The motor nerves, from the spinal cord, can induce the smooth muscles of the bladder to contract. It is controlled by the parasympathetic nerve system.

4.
Then there is a special nerve for the external (skeletal) sphincter. This is the pudendal fibre that also comes from the spinal cord. The pudendal nerves are somatic nerves, controlled by the brain, like all skeletal muscles.

5.
Interestingly, when the bladder gradually fills, the parasympathetic nerves will increasingly initiate a micturition reflex.

6.
As the stretch receptors are activated, they send impulses to the spinal cord and activate the parasympathetic nerves to contract the bladder wall.

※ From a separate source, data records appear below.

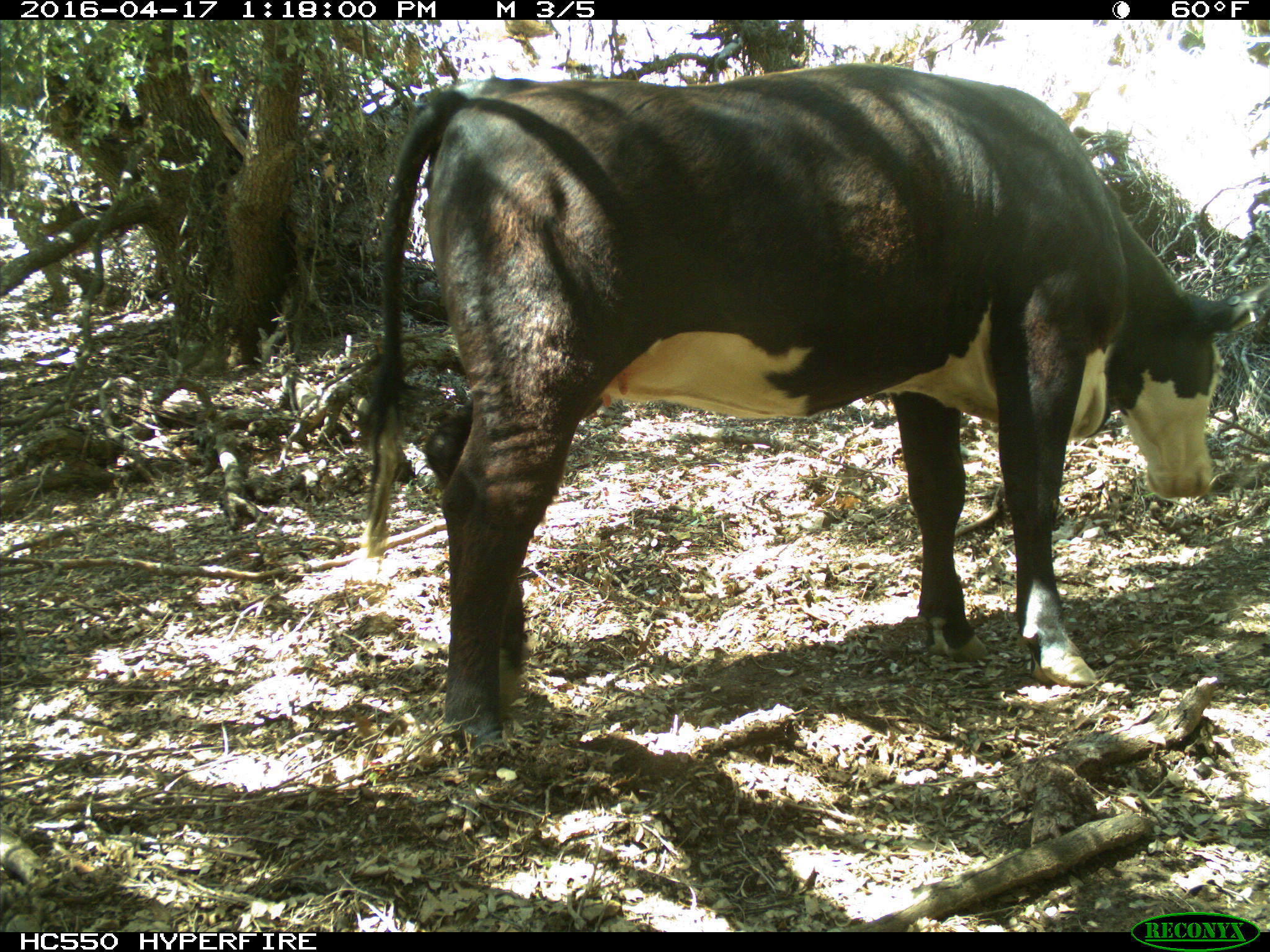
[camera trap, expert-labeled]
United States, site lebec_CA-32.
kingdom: Animalia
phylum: Chordata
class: Mammalia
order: Artiodactyla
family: Bovidae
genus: Bos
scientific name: Bos taurus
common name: domestic cow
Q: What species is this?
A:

This is automatic, a reflex, that occur in ‘waves’.

7.
After a few minutes, the micturition reflex stops and the bladder relax. You may have noticed that, when you have an urge to urinate, after some time, the urge disappears. This is normal.

8.
However, after some time, as the bladder gradually fills, these reflexes (‘urges’) will occur more and more frequently.

9.
Of course, in babies, who have not learned to control their urges, they will spontaneously urinate! (pampers!).

10.
But at a certain age, children are taught to control their bladder. In fact, what they learn is to control their external sphincters.

11.
The brain therefore does, to a degree, control how the reflex is perceived in the brain. Usually, after a few minutes, the brain will inhibit the reflex. It also keeps sending signals to the external sphincter to remain closed.

12.
But when it is time (and appropriate!) to urinate, then the brain signals to the bladder to start another micturition reflex and, at the same time, relaxes (inhibits) the external sphincter. Result: micturition!

1.
Finally, what about urine itself? We know it as a yellowish fluid that also has not such a nice smell?

2.
Urine contains 95% water and several dissolved compounds or waste:

3.
These compounds can be classified as:
a) nitrogenous (= containing nitrogen)
b) electrolytes (ions)
c) urobilinogen (breakdown of erythrocytes) (link)

4.
The main nitrogenous compounds are:
a) urea (breakdown product of amino acids)
b) creatinine (from muscle cells)
c) ammonia (breakdown product of proteins)
d) uric acid (breakdown product of nucleic acids)

5.
The yellowish colour comes from the dissolved urobilinogen. If it is pale yellow, then the urine contains a lot of water and you are well hydrated. If it becomes darker, that means there is less water in the urine and therefore in the body.

6.
Consumption of all kind of foods can also change the colour of urine, such as eating asparagus (‘greenish’) but may also indicate the presence of pathology, such as reddish, which could be caused by a bleeding somewhere ‘upstream’!